▸ TEXT:

++++++++++++++++++++

# drywall texture without gun/hopper?



## LS1GUY (Oct 31, 2006)

El Buey said:


> Is there any realistic (and fairly easy) ways to texture new drywall if I have to do it without the help of a hopper gun? Ceilings and/or walls. Thanks for any help. El Buey


Yes, depending on the texture your looking for you can roll on with a paint roller. Different nap sizes will net different textures as will the thickness of the mixture. You could roll on a orange peel type, or the most popular now seem to be knockdown or stomp.

Knockdown would be achieved by roling the texture, "stomping" with a double sided texture brush, then "knocking down" with a knockdown blade or large drywall knife.

Stomp brush would be to roll, then stomp randomly with the brush. 

For best results use actual texture mix that comes in a bag or box as oppesed to watering down joint compound. Follow the instructions on the pkg for mixing water, measure water to box ratio so you can keep it consistant, and last practice on some cheap drywall to get the hang of it. 

The texture, rollers, knifes, and stomp brush can normally be found in the box stores all in the same area


----------



## El Buey (Jul 31, 2007)

++++++++++++++++++++

▸ TASKS:
#1 State whether each of the following statements agrees with the thread on texturing drywall without a hopper gun, answering yes or no and quoting the deciding words of the thread: (a) The reply recommends watering down joint compound for best results. (b) Different nap sizes on the roller produce different textures. (c) The knockdown step is done with a knockdown blade or a large drywall knife.
#2 According to the thread on texturing drywall without a hopper gun, where can the texture, rollers, knives, and stomp brush normally be found?
#3 Extend the thread on texturing drywall without a hopper gun by writing the post that follows its final header.

▸ INFORMATION SUPPLIED:
++++++++++++++++++++

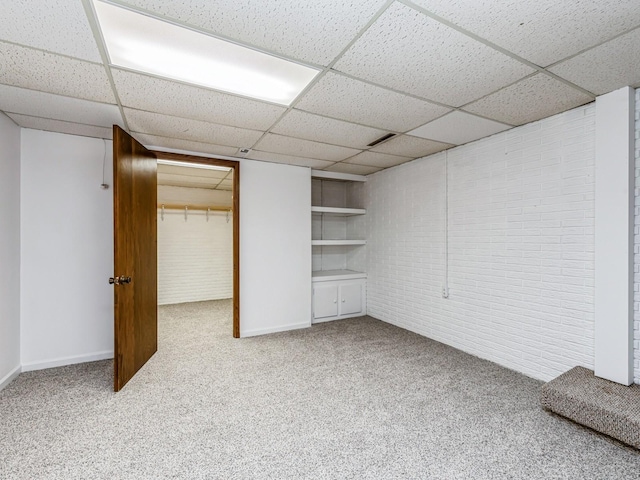 finished basement featuring brick wall, carpet, baseboards, and a drop ceiling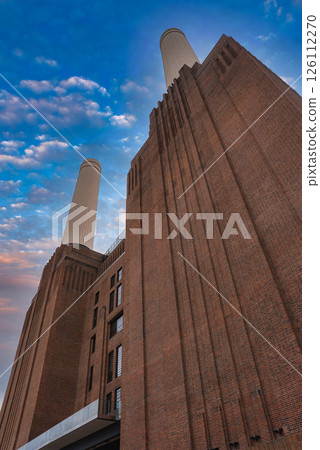 The iconic Battersea Power Station in London features its brick facade and two chimneys, set against a vibrant sky with scattered clouds. The iconic Battersea Power Station in London features its brick facade and two chimneys, set against a vibrant sky with scattered clouds. 126112270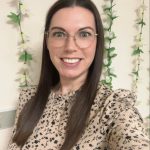 Young woman with long brown hair and round glasses smiles at camera while taking a selfie; she's wearing a beige floral blouse against a wall adorned with vertical green-and-white flower garlands.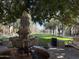 Ornate fountain in Verrado's community park with benches and trees at 21354 W Minnezona Ave, Buckeye, AZ 85396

++++++++++++++++++++

▸ EXPECTED OUTPUTS:
#1
(a) No: "For best results use actual texture mix that comes in a bag or box as oppesed to watering down joint compound."
(b) Yes: "Different nap sizes will net different textures"
(c) Yes: "with a knockdown blade or large drywall knife"

#2 They can normally be found in the box stores, all in the same area.

#3
Gracias for the info Andyhd. There are lots of large pieces of drywall I can practice with. I have a choice of 2 types of joint compound. The first comes in a bag and is labled "45"- it's supposed to dry in 45 minutes. The 2nd is premixed, ready to use and comes in a bucket. It seems way too thick for a roller. I live in Central America and options here are sometimes limited. Sounds like mixing my own is the way to go. What type of brush could I substitute for a "stomp" brush, cause I ain't gonna find one here. And what exactly is "stomping"?


----------



## LS1GUY (Oct 31, 2006)

El Buey said:


> Gracias for the info Andyhd. There are lots of large pieces of drywall I can practice with. I have a choice of 2 types of joint compound. The first comes in a bag and is labled "45"- it's supposed to dry in 45 minutes. The 2nd is premixed, ready to use and comes in a bucket. It seems way too thick for a roller. I live in Central America and options here are sometimes limited. Sounds like mixing my own is the way to go. What type of brush could I substitute for a "stomp" brush, cause I ain't gonna find one here. And what exactly is "stomping"?


You cansee what the different brushes look like here http://www.fantastictools.com/old_site/pages/texture_brushes_rollers.htm

As for stomping, it is the act up "stomping or slapping" the brush in and out or the recently applied compound. Doing that "raises the texture to the shape of the brush allowing you to pattern it or hit it with a knockdown knife. some say stomp some say slap others say brush

I recommend trying to find a bag of texture but I kave used watered down compound with great success before. Use general purpose not 45 or 90 minute, the normal stuff premixed in the bucket will do. Just try to find a way to measure the material maybe by weighing it so you can get the mixture consistant each time.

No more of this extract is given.